Your instructions: Report every line of the data that contains the word "cell", copying each of those lines in full.

Stored rows:
========================

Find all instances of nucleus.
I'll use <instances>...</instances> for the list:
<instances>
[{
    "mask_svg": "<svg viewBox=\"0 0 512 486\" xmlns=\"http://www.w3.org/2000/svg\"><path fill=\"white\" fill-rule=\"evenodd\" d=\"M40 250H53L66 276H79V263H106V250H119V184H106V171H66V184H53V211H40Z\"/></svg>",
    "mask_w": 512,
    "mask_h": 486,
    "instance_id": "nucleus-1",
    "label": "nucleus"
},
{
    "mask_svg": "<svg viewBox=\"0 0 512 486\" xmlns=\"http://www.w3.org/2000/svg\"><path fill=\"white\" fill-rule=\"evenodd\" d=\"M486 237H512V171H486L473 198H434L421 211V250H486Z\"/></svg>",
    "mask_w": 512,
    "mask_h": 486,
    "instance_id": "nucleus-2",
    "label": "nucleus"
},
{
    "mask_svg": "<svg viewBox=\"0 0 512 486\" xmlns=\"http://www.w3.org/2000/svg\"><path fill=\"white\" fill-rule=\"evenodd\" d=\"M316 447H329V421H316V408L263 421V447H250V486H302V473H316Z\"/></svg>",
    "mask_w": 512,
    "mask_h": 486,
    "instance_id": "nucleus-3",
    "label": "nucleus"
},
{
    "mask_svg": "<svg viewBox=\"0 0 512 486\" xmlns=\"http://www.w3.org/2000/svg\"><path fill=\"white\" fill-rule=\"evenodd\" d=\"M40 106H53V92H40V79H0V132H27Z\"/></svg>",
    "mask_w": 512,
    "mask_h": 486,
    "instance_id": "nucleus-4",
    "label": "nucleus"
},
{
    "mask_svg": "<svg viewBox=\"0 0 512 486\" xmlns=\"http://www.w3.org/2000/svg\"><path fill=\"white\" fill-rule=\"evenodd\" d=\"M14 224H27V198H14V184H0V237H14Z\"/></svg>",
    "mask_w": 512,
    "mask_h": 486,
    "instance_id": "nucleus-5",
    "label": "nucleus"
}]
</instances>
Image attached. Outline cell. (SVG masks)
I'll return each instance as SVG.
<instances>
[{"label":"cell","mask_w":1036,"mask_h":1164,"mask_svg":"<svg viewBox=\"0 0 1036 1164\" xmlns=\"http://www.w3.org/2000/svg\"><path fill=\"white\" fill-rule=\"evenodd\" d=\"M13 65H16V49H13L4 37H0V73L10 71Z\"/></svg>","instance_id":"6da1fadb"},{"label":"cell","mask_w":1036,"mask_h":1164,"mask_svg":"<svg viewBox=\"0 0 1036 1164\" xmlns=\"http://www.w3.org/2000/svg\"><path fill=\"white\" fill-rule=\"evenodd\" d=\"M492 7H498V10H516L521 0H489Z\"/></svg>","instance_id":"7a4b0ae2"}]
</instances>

========================

Solved problem:
Image attached. Outline cell. (SVG masks)
[{"label":"cell","mask_w":1036,"mask_h":1164,"mask_svg":"<svg viewBox=\"0 0 1036 1164\" xmlns=\"http://www.w3.org/2000/svg\"><path fill=\"white\" fill-rule=\"evenodd\" d=\"M13 65H16V49H13L4 37H0V73L10 71Z\"/></svg>","instance_id":"6da1fadb"},{"label":"cell","mask_w":1036,"mask_h":1164,"mask_svg":"<svg viewBox=\"0 0 1036 1164\" xmlns=\"http://www.w3.org/2000/svg\"><path fill=\"white\" fill-rule=\"evenodd\" d=\"M492 7H498V10H516L521 0H489Z\"/></svg>","instance_id":"7a4b0ae2"}]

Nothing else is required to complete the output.